SOFT TISSUE DEBULKING
Excision of excess soft tissue can be performed with suction-assisted lipectomy (liposuction) or excision of skin and subcutaneous tissue. The surgical approach is determined by the type of vascular anomaly and the location of overgrown tissue. An MRI is performed to confirm the diagnosis and illustrate what structures are causing the overgrowth (for example, bone, muscle, or subcutaneous tissue). Only skin and subcutaneous tissue can be removed; we do not advocate resection of intrafascial overgrowth because of the morbidity associated with muscle extirpation.
Generally, liposuction is preferred for lesions that are not extremely vascular and primarily affect the subcutaneous tissue (for example, capillary malformation, adipose hypertrophy in CLOVES syndrome, microcystic lymphatic malformation, and lymphedema). Liposuction can only remove tissue in the subcutaneous plane and is not indicated for lesions that are significantly vascular because of difficulty controlling bleeding (for example, venous malformations or arteriovenous malformations). Liposuction is a minimally invasive method to remove subcutaneous tissue, because it requires only small (1 cm) incisions to insert the cannulas. After the subcutaneous tissue is removed, the skin will contract to further reduce the size of the extremity.

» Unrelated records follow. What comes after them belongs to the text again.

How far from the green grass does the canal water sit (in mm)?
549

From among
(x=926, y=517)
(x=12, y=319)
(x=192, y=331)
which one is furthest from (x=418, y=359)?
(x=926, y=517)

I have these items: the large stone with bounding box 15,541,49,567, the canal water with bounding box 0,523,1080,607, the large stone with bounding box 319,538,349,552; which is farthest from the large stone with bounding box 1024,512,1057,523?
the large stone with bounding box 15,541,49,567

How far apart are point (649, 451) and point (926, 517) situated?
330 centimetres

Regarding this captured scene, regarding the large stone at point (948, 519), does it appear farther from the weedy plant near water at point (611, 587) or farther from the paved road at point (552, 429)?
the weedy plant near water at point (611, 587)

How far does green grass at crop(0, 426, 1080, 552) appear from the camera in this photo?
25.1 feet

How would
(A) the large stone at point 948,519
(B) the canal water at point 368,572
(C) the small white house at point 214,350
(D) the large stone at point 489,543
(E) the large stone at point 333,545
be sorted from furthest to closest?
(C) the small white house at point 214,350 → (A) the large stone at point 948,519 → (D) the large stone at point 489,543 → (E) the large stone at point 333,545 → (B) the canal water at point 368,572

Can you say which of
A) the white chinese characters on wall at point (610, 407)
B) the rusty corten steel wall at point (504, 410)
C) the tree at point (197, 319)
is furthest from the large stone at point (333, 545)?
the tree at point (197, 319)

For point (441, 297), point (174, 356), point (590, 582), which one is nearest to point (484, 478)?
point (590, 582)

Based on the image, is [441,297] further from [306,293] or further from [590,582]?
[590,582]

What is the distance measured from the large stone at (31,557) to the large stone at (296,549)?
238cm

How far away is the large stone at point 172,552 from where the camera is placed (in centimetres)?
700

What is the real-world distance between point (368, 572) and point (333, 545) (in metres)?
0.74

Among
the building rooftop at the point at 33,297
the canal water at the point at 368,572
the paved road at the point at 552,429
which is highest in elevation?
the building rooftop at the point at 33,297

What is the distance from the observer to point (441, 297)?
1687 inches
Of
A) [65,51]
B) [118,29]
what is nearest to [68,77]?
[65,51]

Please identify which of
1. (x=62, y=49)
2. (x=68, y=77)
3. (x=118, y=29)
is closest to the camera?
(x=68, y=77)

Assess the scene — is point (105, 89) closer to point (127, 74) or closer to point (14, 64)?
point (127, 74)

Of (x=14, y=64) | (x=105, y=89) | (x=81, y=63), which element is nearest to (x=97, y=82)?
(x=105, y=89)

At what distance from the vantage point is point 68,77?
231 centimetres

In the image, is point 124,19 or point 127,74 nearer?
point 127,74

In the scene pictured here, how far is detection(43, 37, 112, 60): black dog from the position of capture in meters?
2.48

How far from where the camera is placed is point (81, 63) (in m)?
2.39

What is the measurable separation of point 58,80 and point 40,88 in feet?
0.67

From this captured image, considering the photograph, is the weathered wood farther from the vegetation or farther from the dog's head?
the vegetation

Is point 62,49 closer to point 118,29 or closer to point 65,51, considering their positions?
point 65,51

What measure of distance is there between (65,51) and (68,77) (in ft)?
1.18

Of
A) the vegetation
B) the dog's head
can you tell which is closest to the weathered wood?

Skin and subcutaneous resection is indicated for patients with significant cutaneous involvement, vascular lesions that require meticulous hemostasis, or for patients with excess skin that requires removal (for example, Klippel-Trenaunay syndrome, venous malformations, and arteriovenous malformations). Localized areas can be removed in one stage, and skin flaps do not exceed one half of the leg circumference to prevent skin necrosis. Muscle fascia typically is not removed. Tourniquets are effective to reduce blood loss. Diffuse extremity overgrowth requires staged extirpations. An incision is made on one side of the extremity, skin flaps are raised no more than one half the circumference, tissue between the muscles and skin is removed, and redundant skin is excised over drains. At least 3 months later, the procedure is repeated along the other side of the extremity. Compared with liposuction, “open” resection of soft tissue is associated with greater morbidity and postoperative recovery.